### PAGE TEXT
_ _ _ _ _ _ _
Table of Contents
Understanding Connecting Letters in Urdu
In Urdu, most letters join to the next letter. Learning how letters connect is essential for reading and writing full words, not just isolated shapes.
In this chapter we focus on how and when letters connect. You already know about isolated, initial, medial, and final forms in general, so here we look specifically at connection behavior: which letters join on the left, which do not, and how that changes the shape of a word.
Two main types of letters
Urdu letters belong to two basic connection types:
- Connecting letters
These can connect to the letter that comes after them. - Non‑connecting letters
These break the connection on their right side. A new word shape starts after them.
Think of a word as a chain of letters. A connecting letter passes the chain onward. A non‑connecting letter stops the chain, so the next letter starts fresh.
Rule:
A letter that connects on the right only will not join to the letter that comes after it.
A fully connecting letter will join to both sides, if possible.
Non‑connecting letters (right‑joining only)
Some Urdu letters only join to the letter on their right side, not on their left. These letters break the word shape after them.
Here are the most important non‑connecting letters:
| Sound (approx.) | Letter | Name (translit.) | Connection behavior |
|---|---|---|---|
| ā, a | ا | alif | Joins only to the right, breaks on left |
| d | د | dāl | Joins only to the right |
| ḍ (retroflex d) | ڈ | ḍāl | Joins only to the right |
| r | ر | re | Joins only to the right |
| ṛ (retroflex r) | ڑ | ṛe | Joins only to the right |
| z | ذ | zāl | Joins only to the right |
| z | ز | ze | Joins only to the right |
| zh / z | ژ | zhe | Joins only to the right |
| v / w | و | vāv | Joins only to the right |
Remember: “joins to the right” means it can join to a letter before it in the word, but not to a letter after it.
So in the middle of a word, these letters will look like final forms on their left side, and the next letter will start a new shape.
_ _ _ _ _ _ _
[Dataset entries]
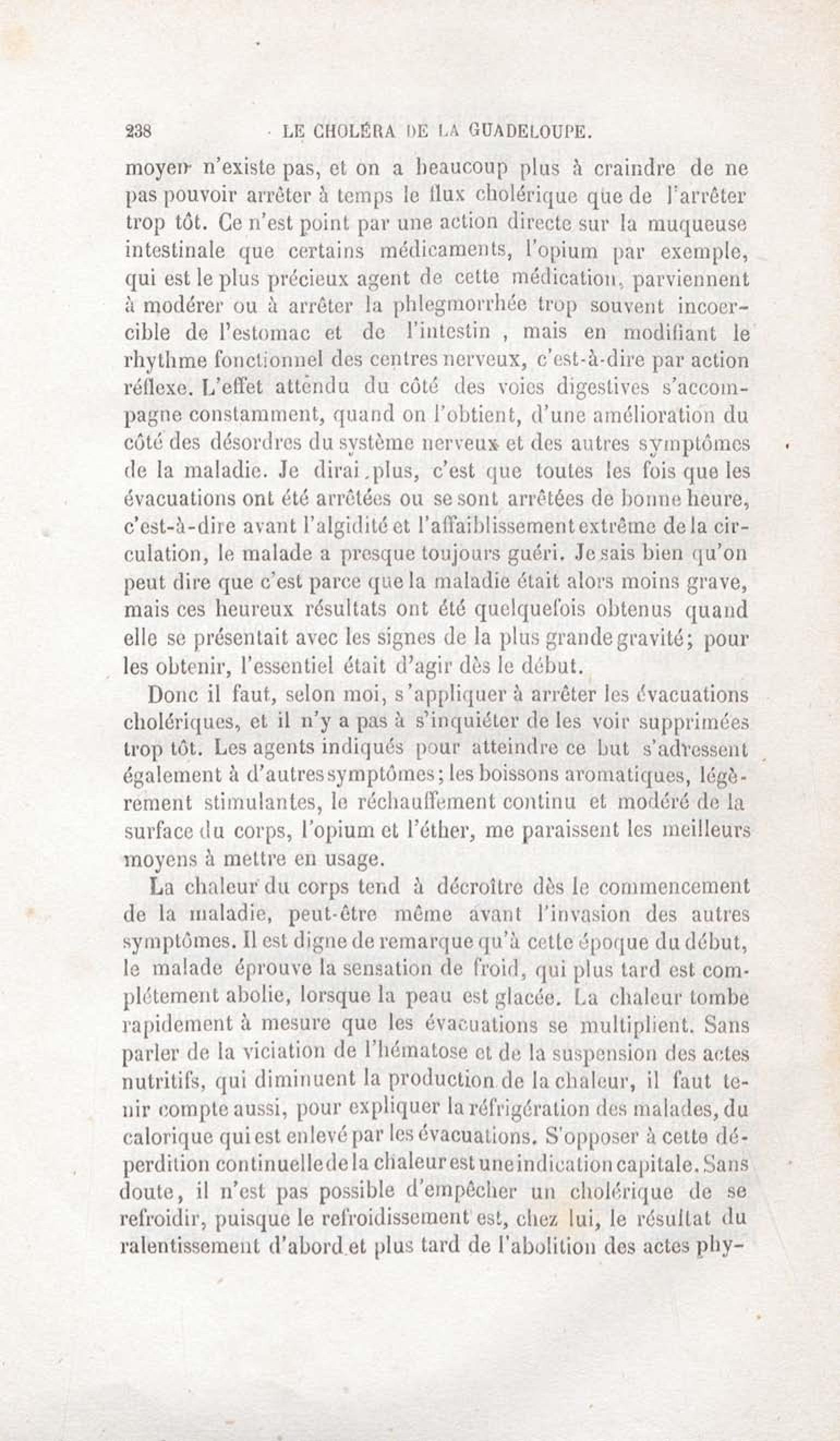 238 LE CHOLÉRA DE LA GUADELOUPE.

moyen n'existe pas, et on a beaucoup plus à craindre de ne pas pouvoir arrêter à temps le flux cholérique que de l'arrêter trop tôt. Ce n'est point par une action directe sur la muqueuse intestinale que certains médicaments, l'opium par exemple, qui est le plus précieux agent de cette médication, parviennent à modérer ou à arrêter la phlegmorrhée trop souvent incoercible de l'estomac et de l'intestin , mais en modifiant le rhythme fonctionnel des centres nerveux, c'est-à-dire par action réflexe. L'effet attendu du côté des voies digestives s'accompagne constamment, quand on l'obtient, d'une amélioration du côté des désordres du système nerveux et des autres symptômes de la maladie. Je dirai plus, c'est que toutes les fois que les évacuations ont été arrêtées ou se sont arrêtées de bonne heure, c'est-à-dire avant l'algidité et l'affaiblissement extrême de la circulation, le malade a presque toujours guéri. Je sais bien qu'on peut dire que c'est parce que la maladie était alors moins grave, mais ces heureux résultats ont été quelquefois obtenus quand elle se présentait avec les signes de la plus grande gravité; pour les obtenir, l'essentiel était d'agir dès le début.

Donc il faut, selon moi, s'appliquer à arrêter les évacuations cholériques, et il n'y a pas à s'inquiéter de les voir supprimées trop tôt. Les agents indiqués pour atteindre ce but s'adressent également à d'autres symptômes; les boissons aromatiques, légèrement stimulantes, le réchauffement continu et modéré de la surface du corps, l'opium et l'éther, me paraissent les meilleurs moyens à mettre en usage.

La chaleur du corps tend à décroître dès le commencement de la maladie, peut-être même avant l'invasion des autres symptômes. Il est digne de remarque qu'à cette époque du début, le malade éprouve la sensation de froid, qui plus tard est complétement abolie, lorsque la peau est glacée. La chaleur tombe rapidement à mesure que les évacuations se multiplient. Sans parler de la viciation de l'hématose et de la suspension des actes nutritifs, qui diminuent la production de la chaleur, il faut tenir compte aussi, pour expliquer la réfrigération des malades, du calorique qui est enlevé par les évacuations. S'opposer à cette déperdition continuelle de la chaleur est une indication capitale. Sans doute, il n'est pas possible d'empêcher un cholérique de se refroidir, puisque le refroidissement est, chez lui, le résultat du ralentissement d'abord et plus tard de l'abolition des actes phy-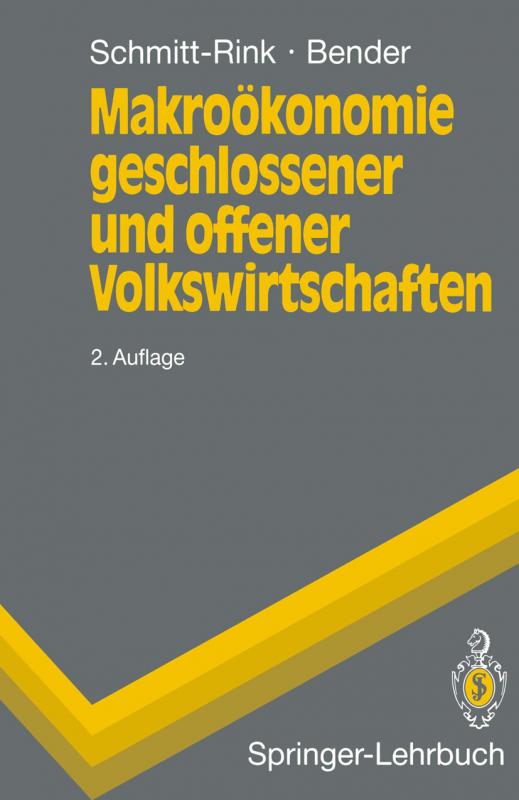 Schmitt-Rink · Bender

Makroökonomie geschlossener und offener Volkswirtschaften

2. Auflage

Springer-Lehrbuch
_ _ _ _ _ _ _
### INSTRUCTIONS
**A)** Answer these questions using the Urdu lesson:
(i) What are the two basic connection types that Urdu letters belong to?
(ii) What is the transliterated name given for the letter و?
(iii) In the middle of a word, what do non-connecting letters look like on their left side?
**B)** List the letter forms that the Urdu lesson says the reader already knows about in general.
**C)** Write the next part of the Urdu lesson, picking up after its last sentence.
The records have no connection to the Urdu lesson.

### OUTPUTS IN ORDER
**A)**
(i) Connecting letters and non-connecting letters.
(ii) vāv
(iii) Final forms.

**B)** Isolated, initial, medial, and final.

**C)**
Very important:
After ا, د, ڈ, ر, ڑ, ذ, ز, ژ, و
the next letter will appear in its initial or isolated form, because the connection is broken.
Fully connecting letters
All other Urdu letters can connect on both sides when possible. That is, they can:
- connect to a letter before them, and
- pass the connection to the letter after them.
Some common fully connecting letters:
| Sound (approx.) | Letter | Name (translit.) | Behavior |
|---|---|---|---|
| b | ب | be | Connects both sides |
| p | پ | pe | Connects both sides |
| t̪ | ت | te | Connects both sides |
| s̪ | س | se | Connects both sides |
| m | م | mīm | Connects both sides |
| n | ن | nūn | Connects both sides |
| l | ل | lām | Connects both sides |
| y | ی | ye | Connects both sides |
| g | گ | gāf | Connects both sides |
| k | ک | kāf | Connects both sides |
| f | ف | fe | Connects both sides |
| q | ق | qāf | Connects both sides |
| h | ح, ہ | ḥe, he | Connects both sides |
| j | ج | jīm | Connects both sides |
| ch | چ | che | Connects both sides |
| sh | ش | shīn | Connects both sides |
You do not need to memorize all here. The key idea: if a letter is not in the non‑connecting group, it usually connects both ways.
How connection changes shapes inside words
Each connecting letter has up to four shapes:
- Isolated: used alone, not connecting to any letter
- Initial: at the beginning of a connected word, connecting to the right
- Medial: in the middle, connecting to both sides
- Final: at the end, connecting to the left
Connection in a word depends on:
- The type of the letter itself, and
- The type of the previous letter.
If the previous letter is non‑connecting, the current letter will start a new connection and use its initial (or isolated) form.
Example with a fully connecting letter: ب (be)
| Position | Connection around it | Shape idea (not exact drawing) |
|---|---|---|
| Isolated | No connection | ب |
| Initial | Connects to letter after it only | بـ |
| Medial | Connects to both sides | ـبـ |
| Final | Connects to letter before it only | ـب |
In real handwriting and print, the shapes look more flowing, but this gives the placement idea.
Visualizing connection in a word
When you write a word:
- You write letters from right to left.
- Each new letter either:
- Continues the line of the previous letter, or
- Starts a new little shape segment after a non‑connecting letter.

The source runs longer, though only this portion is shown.